Throughout our research project, we will continue to engage with community organizations and FOCUS youth participants to collaborate on the preparation of scientific articles. In order to accelerate the availability of our research findings, we will also develop a set of scholarly and policy-oriented deliverables, including those designed for key decision-makers (e.g., government officials), as well as brief summaries of evidence, which we will promote through media engagement (e.g., media interviews, posts on social media platforms). For example, our research findings will be shared with our existing research networks, including collaborations with key governmental agencies and influential decision makers within Canada and France, in the aim of using new research to optimize the responses to social and health inequities experienced by adolescents and youth.

 

Next steps

This spring, we will launch the FOCUS 2023 online survey among adolescents and young adults living in Canada and France. To promote this survey, we will use different recruitment strategies such as sending email invitation to participants of the previous FOCUS surveys, posting articles on our research partners’ websites and newsletters, and launching a social media advertising campaign to recruit new survey participants.

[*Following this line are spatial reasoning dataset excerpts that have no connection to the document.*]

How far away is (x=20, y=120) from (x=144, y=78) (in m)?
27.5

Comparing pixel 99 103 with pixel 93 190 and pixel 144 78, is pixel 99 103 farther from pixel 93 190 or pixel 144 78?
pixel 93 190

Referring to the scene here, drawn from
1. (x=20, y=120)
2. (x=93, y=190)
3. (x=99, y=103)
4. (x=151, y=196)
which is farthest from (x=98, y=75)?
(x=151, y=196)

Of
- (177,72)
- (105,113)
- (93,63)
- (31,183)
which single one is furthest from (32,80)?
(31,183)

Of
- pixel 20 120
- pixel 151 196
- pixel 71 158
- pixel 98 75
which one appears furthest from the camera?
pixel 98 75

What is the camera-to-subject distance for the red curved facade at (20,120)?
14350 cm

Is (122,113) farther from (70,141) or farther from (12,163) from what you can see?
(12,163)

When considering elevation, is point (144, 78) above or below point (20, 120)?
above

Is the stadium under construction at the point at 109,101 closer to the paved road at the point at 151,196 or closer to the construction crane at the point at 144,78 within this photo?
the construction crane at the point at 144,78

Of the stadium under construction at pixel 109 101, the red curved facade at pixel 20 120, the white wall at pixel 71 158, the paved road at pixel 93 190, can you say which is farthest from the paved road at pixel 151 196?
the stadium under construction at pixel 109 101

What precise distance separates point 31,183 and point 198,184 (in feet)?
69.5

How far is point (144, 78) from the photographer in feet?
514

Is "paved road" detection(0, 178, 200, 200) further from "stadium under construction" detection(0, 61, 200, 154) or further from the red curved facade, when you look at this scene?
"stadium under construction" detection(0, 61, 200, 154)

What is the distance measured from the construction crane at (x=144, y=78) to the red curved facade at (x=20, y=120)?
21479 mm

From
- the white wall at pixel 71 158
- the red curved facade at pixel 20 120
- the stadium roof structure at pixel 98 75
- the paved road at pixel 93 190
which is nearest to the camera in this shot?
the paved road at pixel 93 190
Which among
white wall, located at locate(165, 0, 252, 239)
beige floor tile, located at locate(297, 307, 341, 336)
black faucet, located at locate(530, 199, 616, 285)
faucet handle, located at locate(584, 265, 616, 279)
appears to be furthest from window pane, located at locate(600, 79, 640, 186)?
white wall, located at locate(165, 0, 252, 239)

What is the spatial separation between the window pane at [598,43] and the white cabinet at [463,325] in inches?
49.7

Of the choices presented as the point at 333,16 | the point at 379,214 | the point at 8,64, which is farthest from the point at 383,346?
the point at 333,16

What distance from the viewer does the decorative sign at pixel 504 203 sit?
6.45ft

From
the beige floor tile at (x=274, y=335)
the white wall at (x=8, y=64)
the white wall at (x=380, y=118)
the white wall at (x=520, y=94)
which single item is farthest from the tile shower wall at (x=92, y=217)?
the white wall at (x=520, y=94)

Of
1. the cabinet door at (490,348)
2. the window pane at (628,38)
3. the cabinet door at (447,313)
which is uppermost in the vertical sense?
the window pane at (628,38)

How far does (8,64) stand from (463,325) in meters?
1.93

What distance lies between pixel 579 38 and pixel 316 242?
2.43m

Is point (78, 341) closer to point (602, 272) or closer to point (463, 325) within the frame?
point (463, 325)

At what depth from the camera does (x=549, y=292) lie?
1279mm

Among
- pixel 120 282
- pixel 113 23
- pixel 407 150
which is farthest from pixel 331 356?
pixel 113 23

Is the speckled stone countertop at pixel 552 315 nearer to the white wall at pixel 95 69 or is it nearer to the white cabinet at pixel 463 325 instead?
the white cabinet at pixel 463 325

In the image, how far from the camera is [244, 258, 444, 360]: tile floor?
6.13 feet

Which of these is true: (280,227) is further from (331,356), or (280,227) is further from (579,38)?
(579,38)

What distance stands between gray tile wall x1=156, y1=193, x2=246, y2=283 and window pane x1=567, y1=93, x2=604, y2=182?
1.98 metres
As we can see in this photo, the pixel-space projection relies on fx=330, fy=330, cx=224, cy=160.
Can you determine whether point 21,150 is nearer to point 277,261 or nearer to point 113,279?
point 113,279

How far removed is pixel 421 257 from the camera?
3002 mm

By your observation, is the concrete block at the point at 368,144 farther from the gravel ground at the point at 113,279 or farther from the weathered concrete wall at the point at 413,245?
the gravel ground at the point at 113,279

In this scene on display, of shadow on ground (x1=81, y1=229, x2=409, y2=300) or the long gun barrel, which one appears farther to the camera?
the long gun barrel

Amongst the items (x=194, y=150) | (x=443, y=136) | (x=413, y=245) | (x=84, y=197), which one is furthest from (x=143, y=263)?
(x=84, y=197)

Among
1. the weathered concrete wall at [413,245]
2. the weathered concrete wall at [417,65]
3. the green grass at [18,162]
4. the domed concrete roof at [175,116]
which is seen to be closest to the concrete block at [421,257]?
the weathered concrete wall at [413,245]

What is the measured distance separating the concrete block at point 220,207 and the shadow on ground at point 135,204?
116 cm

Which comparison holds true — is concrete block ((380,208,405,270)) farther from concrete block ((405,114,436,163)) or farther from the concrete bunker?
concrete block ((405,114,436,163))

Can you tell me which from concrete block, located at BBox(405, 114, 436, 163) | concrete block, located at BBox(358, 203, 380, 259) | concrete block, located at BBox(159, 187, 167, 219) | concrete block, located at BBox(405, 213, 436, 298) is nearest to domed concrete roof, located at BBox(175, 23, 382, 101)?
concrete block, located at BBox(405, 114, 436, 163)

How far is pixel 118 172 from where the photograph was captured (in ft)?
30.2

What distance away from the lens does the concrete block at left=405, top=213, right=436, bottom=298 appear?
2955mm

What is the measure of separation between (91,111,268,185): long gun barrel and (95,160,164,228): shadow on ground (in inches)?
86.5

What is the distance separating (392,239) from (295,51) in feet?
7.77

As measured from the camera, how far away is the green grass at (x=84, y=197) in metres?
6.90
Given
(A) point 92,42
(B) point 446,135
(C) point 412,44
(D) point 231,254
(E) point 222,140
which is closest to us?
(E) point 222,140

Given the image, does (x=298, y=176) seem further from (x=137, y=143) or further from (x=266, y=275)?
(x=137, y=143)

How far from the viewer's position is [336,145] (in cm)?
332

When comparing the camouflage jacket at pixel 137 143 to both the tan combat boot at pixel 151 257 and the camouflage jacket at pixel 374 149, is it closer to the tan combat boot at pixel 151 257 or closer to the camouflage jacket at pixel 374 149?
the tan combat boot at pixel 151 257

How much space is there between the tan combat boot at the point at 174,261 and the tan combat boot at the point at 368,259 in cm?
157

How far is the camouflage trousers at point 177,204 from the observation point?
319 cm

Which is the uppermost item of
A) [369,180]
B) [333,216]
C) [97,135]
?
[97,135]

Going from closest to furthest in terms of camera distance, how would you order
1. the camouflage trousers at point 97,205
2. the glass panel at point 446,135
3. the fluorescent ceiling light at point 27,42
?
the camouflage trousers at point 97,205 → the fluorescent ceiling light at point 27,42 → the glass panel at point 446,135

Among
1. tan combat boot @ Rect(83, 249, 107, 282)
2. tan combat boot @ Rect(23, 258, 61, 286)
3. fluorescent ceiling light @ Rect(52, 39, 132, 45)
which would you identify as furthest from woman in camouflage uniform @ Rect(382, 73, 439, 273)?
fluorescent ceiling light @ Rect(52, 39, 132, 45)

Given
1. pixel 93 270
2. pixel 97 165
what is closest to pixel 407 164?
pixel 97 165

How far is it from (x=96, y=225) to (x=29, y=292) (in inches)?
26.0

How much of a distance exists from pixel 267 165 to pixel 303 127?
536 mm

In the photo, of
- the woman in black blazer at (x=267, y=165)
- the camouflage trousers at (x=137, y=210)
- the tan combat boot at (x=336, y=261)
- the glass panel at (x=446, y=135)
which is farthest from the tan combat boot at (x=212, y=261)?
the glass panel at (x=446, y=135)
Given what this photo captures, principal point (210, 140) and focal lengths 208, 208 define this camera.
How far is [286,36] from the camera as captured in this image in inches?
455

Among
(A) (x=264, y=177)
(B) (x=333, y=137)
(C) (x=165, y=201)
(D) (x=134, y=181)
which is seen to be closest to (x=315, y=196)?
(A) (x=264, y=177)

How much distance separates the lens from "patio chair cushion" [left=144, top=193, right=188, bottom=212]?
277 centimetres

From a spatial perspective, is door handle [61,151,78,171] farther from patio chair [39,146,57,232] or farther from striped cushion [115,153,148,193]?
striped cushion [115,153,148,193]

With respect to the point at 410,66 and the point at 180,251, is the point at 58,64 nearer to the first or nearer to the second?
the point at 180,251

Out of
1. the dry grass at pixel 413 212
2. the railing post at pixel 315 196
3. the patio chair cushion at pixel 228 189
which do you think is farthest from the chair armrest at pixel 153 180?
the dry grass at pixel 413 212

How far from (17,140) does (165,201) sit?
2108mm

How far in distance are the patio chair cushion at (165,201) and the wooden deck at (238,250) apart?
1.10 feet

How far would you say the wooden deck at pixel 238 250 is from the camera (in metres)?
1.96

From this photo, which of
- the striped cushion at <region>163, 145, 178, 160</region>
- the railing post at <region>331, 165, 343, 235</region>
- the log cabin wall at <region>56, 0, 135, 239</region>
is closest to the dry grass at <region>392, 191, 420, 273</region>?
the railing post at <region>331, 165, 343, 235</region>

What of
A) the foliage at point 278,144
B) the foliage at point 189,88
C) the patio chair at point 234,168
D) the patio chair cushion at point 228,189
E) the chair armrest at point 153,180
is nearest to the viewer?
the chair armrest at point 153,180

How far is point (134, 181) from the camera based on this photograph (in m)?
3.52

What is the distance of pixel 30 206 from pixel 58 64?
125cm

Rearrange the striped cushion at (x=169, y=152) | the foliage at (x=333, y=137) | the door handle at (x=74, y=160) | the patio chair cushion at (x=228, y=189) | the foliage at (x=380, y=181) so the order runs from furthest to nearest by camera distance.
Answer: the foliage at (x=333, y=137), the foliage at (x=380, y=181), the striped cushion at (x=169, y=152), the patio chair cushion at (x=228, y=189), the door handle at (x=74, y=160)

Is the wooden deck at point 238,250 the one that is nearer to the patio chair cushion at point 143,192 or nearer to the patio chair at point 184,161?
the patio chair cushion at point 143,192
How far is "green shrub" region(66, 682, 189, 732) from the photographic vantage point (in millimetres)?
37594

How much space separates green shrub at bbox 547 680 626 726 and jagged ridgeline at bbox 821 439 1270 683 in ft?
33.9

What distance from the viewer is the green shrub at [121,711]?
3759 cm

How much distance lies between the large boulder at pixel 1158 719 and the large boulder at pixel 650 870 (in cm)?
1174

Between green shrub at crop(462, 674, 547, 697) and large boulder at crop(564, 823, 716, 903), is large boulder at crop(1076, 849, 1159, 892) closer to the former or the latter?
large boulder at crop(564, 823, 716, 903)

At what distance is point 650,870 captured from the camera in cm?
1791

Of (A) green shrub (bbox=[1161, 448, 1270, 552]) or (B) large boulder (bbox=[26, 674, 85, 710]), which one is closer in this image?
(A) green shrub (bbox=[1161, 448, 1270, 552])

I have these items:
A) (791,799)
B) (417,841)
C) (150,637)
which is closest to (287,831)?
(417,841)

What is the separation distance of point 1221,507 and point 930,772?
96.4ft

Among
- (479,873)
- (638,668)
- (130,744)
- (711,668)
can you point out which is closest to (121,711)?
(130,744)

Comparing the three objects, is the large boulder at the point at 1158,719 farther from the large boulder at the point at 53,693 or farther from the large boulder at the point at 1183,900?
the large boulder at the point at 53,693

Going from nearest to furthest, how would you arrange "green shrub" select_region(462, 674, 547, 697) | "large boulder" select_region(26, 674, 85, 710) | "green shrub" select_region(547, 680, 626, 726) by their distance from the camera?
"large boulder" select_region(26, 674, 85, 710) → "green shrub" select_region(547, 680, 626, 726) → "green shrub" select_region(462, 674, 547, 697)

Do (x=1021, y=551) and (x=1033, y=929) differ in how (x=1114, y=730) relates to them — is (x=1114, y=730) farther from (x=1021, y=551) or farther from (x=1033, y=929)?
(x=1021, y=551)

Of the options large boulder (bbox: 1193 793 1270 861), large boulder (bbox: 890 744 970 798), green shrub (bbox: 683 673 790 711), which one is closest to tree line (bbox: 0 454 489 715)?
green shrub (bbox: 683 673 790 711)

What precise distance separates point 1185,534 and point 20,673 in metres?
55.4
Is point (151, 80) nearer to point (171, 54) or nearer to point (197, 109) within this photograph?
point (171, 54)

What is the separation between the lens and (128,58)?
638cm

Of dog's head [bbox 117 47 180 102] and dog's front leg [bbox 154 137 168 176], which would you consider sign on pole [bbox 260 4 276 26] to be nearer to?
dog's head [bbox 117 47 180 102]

Once the online survey is complete, we will analyze the survey data with statisticians and in

consultation with researchers who have expertise working on adolescents and youth studies. Our community partners will also be involved in this data analysis process through virtual and in-person meetings. We will continue to conduct knowledge mobilization activities by organizing two workshops (one in Canada and one in France) that will bring together FOCUS youth participants, researchers, and key stakeholders in the area of adolescent health (e.g., services providers, policy makers, and community members) to identify strategies to improve adolescent health in Canada and France. Our research team also just received one year of bridge funding from CIHR’s Project Grant Pandemic Preparedness and Health Emergencies Research Priority Announcement stream to extend this work.